▼▼▼

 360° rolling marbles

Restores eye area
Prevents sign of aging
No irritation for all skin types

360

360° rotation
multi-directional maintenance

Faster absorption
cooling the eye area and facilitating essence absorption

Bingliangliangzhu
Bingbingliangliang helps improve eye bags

▲▲▲
▼▼▼

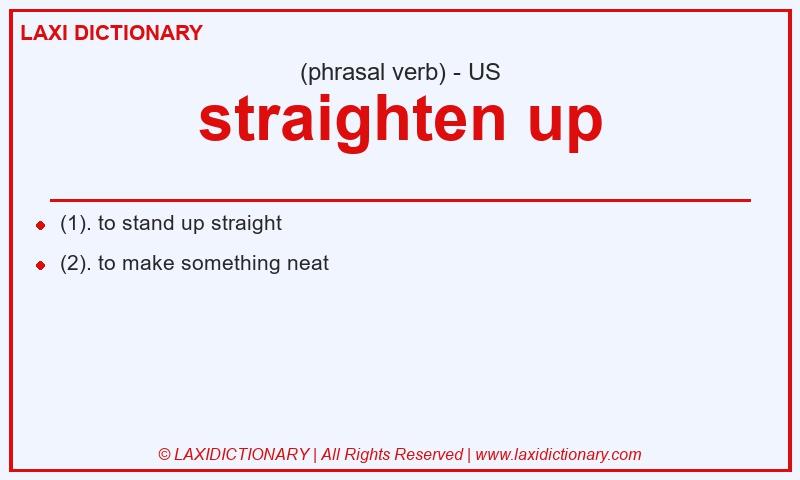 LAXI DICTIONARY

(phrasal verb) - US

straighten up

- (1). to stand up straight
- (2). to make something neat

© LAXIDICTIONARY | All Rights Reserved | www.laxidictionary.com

▲▲▲

▶ **What the exercise asks**
For each line of the data that includes the word "area", return a copy of it.

▶ **Task result**
Restores eye area
cooling the eye area and facilitating essence absorption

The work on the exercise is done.